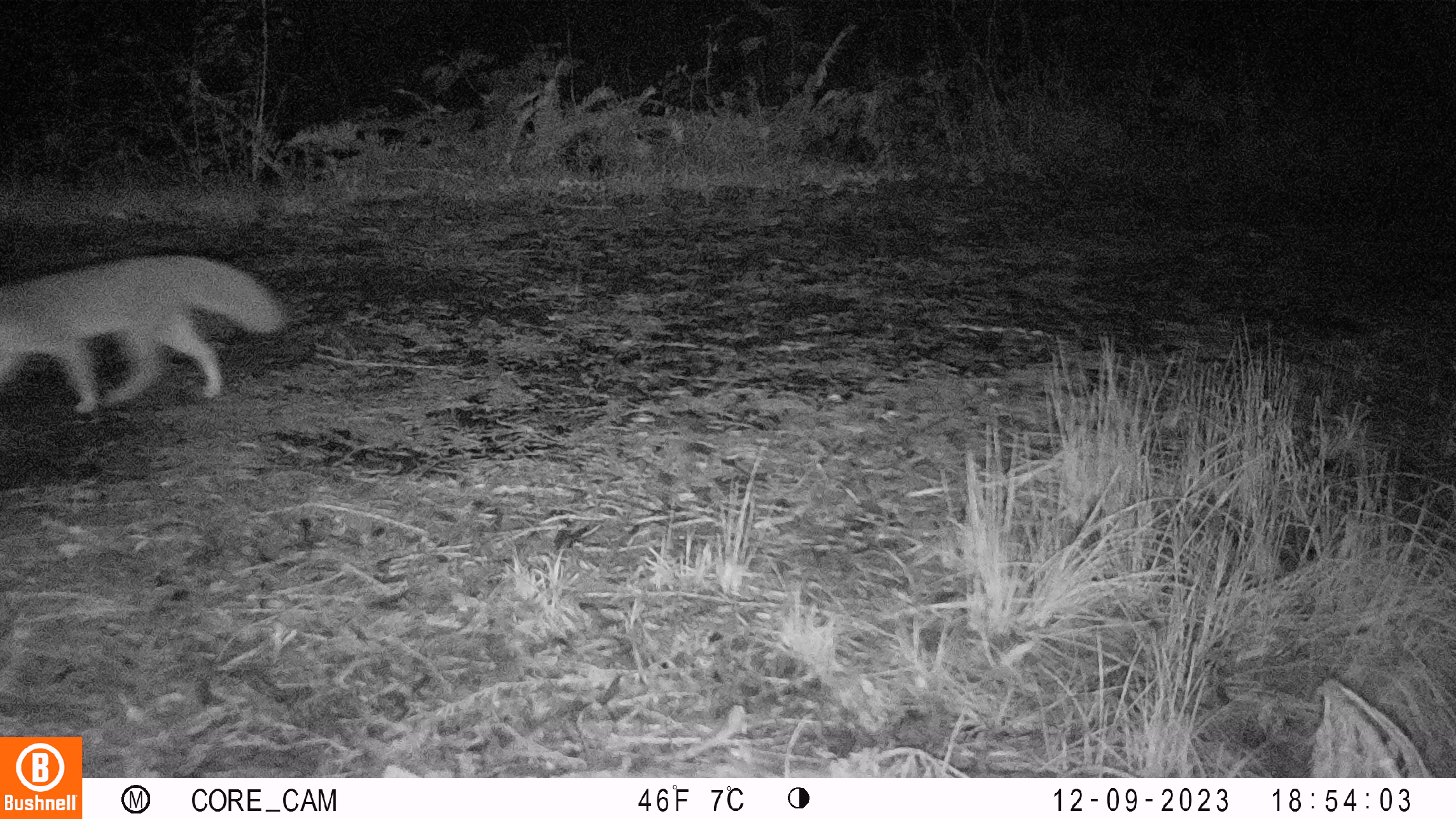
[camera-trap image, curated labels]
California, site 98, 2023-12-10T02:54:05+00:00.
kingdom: Animalia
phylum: Chordata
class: Mammalia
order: Carnivora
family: Canidae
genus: Urocyon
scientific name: Urocyon cinereoargenteus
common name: gray fox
□ □ □ □ □ □ □
WORK INSTRUCTION: Your task is to repeat the entries above exactly, omitting the pictures.

TASK RESPONSE:
[camera-trap image, curated labels]
California, site 98, 2023-12-10T02:54:05+00:00.
kingdom: Animalia
phylum: Chordata
class: Mammalia
order: Carnivora
family: Canidae
genus: Urocyon
scientific name: Urocyon cinereoargenteus
common name: gray fox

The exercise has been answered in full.